→ **Selected passage**
A machine-learning engine may use various classifiers to map concepts associated with a specific process to capture relationships between concepts (e.g., image clarity vs. recognition of specific characters or numerals) and a success history. The classifier (discriminator) is trained to distinguish (recognize) variations. Different variations may be classified to ensure no collapse of the classifier and so that variations can be distinguished.

In some aspects, machine learning models are trained on a remote machine learning platform (e.g., see FIG. 3, element 329 and FIG. 9) using other customer's transactional information (e.g., previous remote deposit transactions). For example, large training sets of remote deposits with check imagery may be used to normalize prediction data (e.g., not skewed by a single or few occurrences of a data artifact). Thereafter, a predictive model(s) may classify a specific image against the trained predictive model to predict a virtual background that may replace an existing background, based on ambient light and a contrast ratio of reflected ambient light from the check, as compared to reflected ambient light from a background, and generate a confidence or threshold score. In one embodiment, the predictive models are continuously updated as new remote deposit financial transactions or check imagery become available.

In some aspects, a ML engine may continuously change weighting of model inputs to increase customer interactions with the remote deposit procedures. For example, weighting of specific data fields may be continuously modified in the model to trend towards greater success, where success is recognized by correct data field extractions or by completed remote deposit transactions. Conversely, input data field weighting that lowers successful interactions may be lowered or eliminated.

FIG. 3 illustrates a remote deposit system architecture 300, according to some embodiments and aspects. Operations described may be implemented by processing logic that can comprise hardware (e.g., circuitry, dedicated logic, programmable logic, microcode, etc.), software (e.g., instructions executing on a processing device), or a combination thereof. It is to be appreciated that not all operations may be needed to perform the disclosure provided herein. Further, some of the operations may be performed simultaneously, or in a different order than described for FIG. 3, as will be understood by a person of ordinary skill in the art.

As described throughout, a client device 302 (e.g., mobile computing device 102) implements remote deposit processing for one or more financial instruments, such as checks. The client device 302 is configured to communicate with a cloud banking system 316 to complete various phases of a remote deposit as will be discussed in greater detail hereafter.

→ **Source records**

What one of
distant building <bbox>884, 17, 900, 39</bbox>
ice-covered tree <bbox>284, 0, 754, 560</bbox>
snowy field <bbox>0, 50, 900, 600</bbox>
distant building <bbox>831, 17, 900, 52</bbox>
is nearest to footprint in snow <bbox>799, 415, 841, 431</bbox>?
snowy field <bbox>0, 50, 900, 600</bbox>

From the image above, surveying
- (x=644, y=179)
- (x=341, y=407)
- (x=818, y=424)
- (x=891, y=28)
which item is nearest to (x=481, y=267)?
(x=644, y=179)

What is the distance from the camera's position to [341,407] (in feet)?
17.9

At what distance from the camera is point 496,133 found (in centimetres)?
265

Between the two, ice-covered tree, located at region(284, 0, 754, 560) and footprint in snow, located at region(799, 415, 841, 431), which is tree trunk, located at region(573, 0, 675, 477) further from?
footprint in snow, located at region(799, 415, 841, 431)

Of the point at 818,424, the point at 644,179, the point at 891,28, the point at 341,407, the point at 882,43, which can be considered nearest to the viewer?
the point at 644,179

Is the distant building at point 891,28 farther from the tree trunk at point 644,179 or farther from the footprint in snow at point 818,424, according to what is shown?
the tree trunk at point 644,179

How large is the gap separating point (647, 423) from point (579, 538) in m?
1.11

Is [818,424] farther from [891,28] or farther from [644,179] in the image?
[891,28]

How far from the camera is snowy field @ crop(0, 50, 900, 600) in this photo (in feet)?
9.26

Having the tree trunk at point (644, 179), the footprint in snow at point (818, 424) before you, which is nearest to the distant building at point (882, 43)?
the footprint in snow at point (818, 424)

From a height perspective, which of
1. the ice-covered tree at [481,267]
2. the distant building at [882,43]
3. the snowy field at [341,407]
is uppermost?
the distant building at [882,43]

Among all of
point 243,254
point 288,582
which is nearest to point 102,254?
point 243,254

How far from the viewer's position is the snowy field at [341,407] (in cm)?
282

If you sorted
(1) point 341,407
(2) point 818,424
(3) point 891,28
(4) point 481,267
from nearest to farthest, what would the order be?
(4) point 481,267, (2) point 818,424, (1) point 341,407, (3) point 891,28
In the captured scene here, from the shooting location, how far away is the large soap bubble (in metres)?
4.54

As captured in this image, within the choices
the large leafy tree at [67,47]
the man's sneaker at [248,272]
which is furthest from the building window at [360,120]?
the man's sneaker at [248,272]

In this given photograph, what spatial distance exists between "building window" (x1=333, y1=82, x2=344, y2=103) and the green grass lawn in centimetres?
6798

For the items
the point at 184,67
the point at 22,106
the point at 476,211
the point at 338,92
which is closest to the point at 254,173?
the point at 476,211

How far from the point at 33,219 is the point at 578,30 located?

→ **Set task 1**
In the remote deposit passage, what counts as success when the ML engine adjusts the weighting of data fields?
→ **Set task 2**
Carry the remote deposit passage forward from its last sentence.

→ **Exercise answer 1**
Success is recognized by correct data field extractions or by completed remote deposit transactions.

→ **Exercise answer 2**
In various aspects, the cloud banking system 316 may be implemented as one or more servers. Cloud banking system 316 may be implemented as a variety of centralized or decentralized computing devices. For example, cloud banking system 316 may be a mobile device, a laptop computer, a desktop computer, grid-computing resources, a virtualized computing resource, cloud computing resources, peer-to-peer distributed computing devices, a server farm, or a combination thereof. Cloud banking system 316 may be centralized in a single device, distributed across multiple devices within a cloud network, distributed across different geographic locations, or embedded within a network. Cloud banking system 316 can communicate with other devices, such as a client device 302. Components of cloud banking system 316, such as Application Programming Interface (API) 318, file database (DB) 320, as well as backend 322, may be implemented within the same device (such as when a cloud banking system 316 is implemented as a single device) or as separate devices (e.g., when cloud banking system 316 is implemented as a distributed system with components connected via a network).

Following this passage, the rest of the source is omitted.